Security

Security Disclosures#

If you believe you've discovered a potential vulnerability

Email us at [email protected]. We will acknowledge your email within five business days.

Additionally, provide us with a reasonable amount of time to resolve the issue before disclosing it to the public or a third party. We aim to resolve critical issues within one week of disclosure.

We appreciate you making a good faith effort to avoid violating the privacy, destroying data, or interrupting or degrading the Rollout service. Please only interact with accounts you own or for which you have explicit permission from the account holder.

Security Measures#

Hosting#

Rollout is hosted on Amazon Web Services (AWS) and all of our AWS servers are located in the United States. AWS data centers have state-of-the-art physical access controls, logical access controls, and frequent third-party independent audits. Rollout employees have audited and as-needed access to infrastructure on AWS and any interfaces to it. All employees have dedicated user accounts and access infrastructure via two-factor authentication.

SOC 2 Compliance#

Rollout is SOC 2 compliant. This means that we regularly undergo vulnerability testing, conduct background checks of new employees, have all employees go through security awareness training, and more. To access our SOC 2 report, please email us at [email protected].

Encryption#

All data in transit is encrypted over HTTPS/TLS 1.2 or higher between you and Rollout's servers.
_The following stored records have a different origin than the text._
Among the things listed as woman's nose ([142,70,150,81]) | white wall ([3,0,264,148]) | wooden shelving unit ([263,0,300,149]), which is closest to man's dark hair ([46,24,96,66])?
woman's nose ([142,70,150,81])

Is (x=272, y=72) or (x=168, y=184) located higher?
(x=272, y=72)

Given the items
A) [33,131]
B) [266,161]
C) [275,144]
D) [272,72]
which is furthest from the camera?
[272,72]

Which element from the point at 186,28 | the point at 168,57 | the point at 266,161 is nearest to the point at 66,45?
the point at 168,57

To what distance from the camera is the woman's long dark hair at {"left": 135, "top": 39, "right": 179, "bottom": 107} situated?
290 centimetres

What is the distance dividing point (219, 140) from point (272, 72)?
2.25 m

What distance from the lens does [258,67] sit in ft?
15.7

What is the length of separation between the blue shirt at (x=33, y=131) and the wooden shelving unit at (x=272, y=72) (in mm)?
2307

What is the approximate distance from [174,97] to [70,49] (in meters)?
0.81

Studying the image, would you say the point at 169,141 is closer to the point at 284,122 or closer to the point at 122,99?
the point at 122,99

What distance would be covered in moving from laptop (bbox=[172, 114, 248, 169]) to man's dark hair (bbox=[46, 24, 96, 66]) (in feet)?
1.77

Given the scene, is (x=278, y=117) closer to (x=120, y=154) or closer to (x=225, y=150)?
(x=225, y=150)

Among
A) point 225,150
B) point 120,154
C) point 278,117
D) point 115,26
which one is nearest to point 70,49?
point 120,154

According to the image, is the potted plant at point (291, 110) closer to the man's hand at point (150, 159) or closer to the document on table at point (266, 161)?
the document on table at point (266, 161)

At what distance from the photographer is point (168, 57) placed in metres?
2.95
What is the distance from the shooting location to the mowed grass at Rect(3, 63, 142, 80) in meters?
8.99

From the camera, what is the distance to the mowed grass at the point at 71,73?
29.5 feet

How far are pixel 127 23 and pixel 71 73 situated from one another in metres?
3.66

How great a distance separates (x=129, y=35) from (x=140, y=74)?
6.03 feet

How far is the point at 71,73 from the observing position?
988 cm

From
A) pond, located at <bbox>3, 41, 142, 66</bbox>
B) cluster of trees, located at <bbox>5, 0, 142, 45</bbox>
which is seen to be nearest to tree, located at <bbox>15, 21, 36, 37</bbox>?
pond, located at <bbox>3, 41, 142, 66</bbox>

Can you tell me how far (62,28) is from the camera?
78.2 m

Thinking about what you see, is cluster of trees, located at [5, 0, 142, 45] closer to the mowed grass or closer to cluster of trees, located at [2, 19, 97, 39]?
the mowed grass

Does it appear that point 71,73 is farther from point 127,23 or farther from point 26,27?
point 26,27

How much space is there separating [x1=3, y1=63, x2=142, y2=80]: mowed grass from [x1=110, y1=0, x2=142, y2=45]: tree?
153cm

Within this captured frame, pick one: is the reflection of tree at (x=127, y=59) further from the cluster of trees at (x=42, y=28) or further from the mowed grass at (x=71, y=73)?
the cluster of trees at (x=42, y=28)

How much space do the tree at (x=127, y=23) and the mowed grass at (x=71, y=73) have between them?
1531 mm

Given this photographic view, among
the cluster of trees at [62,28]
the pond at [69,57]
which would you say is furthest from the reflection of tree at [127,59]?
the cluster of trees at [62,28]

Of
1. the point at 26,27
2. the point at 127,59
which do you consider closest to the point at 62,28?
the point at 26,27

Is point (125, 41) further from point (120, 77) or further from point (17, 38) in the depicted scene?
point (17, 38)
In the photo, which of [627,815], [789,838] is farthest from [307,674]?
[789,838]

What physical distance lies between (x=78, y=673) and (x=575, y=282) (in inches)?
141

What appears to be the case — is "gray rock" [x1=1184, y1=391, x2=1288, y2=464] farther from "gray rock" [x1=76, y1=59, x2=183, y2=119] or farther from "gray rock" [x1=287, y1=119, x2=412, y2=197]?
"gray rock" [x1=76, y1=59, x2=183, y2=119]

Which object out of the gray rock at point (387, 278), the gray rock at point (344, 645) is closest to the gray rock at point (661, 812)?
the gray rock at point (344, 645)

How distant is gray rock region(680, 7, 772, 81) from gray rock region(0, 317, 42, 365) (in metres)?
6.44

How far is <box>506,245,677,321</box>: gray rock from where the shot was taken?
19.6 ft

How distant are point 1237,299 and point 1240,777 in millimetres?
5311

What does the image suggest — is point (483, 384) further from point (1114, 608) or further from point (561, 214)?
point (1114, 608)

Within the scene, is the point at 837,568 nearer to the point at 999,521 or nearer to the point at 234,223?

All data at rest is stored encrypted and replicated for durability.

Availability#

The Rollout platform uses properly-provisioned, redundant servers (e.g. multiple load balancers, web servers, replica databases) to gracefully handle failures of nodes and/or datacenters. As part of regular maintenance, servers are taken out of operation without user-noticeable impact.

Business Continuity#

Rollout keeps daily and point-in-time encrypted backups of data. While never expected, in the case of production data loss, we are able to restore customer data from these backups.

Incident Response#

Rollout has deployed a variety of security and monitoring tools for its production systems. There is 24x7 monitoring of the security status of its systems and automated alerts are configured for security and performance issues.

While we don't anticipate there being a breach of our systems, Rollout has put in place a Security Incident Response Plan, which details roles, responsibilities and procedures in case of an actual or suspected security incident.

Access Control#

Rollout ensures that access to information and application system functions is restricted to authorized personnel only and that production environments are well separated from development and testing environments..

Rollout employees are only permitted to access User Data in the case where it is required to improve the service offering. In such cases they are given temporary access from our Security Officer and all such data access is revoked at the appropriate interval.

Personnel Security#

Organizational security policies are maintained for all employees. These include:

  • authenticating via single sign-on (SSO) or where applicable generate and store passwords in our password manager
  • use a workstation that adheres to Rollout's security policy, which includes device encryption, password complexity, automatic screen lock, up-to-date endpoint detection and response (EDR) or anti-virus software;
  • have background checks performed in accordance with local laws;
  • complete security awareness training during onboarding and at least annually;

Change Management#

Changes to the platform happen via an automated continuous delivery system. Every change runs through a suite of automated tests and code reviews before changes are entered into the production environment.